Professor Myres has argued for a very wide distribution of these people, in fact from the Elbe to Tobolsk, and southwards to Bosnia and Thrace.[200] Some of these extensions seem, as we shall see, to date from a later period, and during the time which we are discussing, roughly the period of Hissarlik II., the bulk of them seem to have been restricted to the steppe regions east of the Dnieper, though they roamed the belt of parkland lying to the north, and perhaps even penetrated the dense woodland beyond. How far they had extended eastward is uncertain, but, as we shall see in the next chapter, their more distant excursions in this direction may well have been later.

We know something of their physical type.
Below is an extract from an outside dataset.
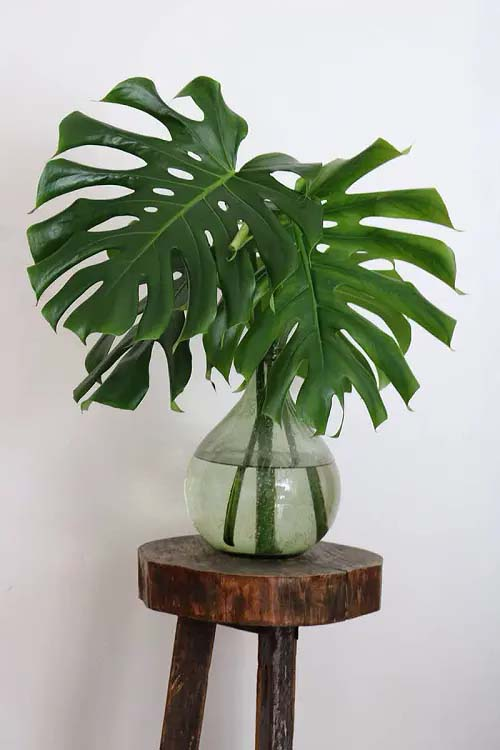Swiss Cheese Plant #houseplant #cuttings #grow #decorhomeideas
Bogdanov tells us that they were a robust race, with a large and long head, an elongated face, and, according to some examples, with hair more or less fair.[201] The colour of the hair has been disputed, as there is a tendency for hair in graves to become pale. The cranial index is not quite certain. Sergi states that it varies from 65 to 81,[202] but it seems likely that among his collection of kurgan skulls are some of other types. Bogdanov tells us that in the kurgans to the west of the area several broad skulls occur, but with less robust skeletons, and the average index is higher. This may be due to admixture with Alpine or Beaker types. In the north, too, as one approaches the middle valley of the Volga, the broad type appears also; in this case I have suggested that it is due to admixture with a Mongoloid type which was already occupying this region.[203] From the kurgans at Souja,[204] in the government of Kursk, where the steppe lands reach further north than elsewhere, came twenty-three skulls which showed singular uniformity; nineteen of these were markedly long headed, and the remainder, belonging to three women and a child, only a trifle less so. It is possible that a considerable variation of head-form existed among these people, especially on the outskirts of their region, where they seem to have come into contact with more broad-headed neighbours. But Bogdanov is probably right in concluding that the pure type was a long-headed one, though the skulls seem not to have been so narrow as was frequently the case among the Mediterranean peoples of the west. Normally the length-breadth index seems to have varied from 73 to 76 though both higher and lower indices have sometimes been found.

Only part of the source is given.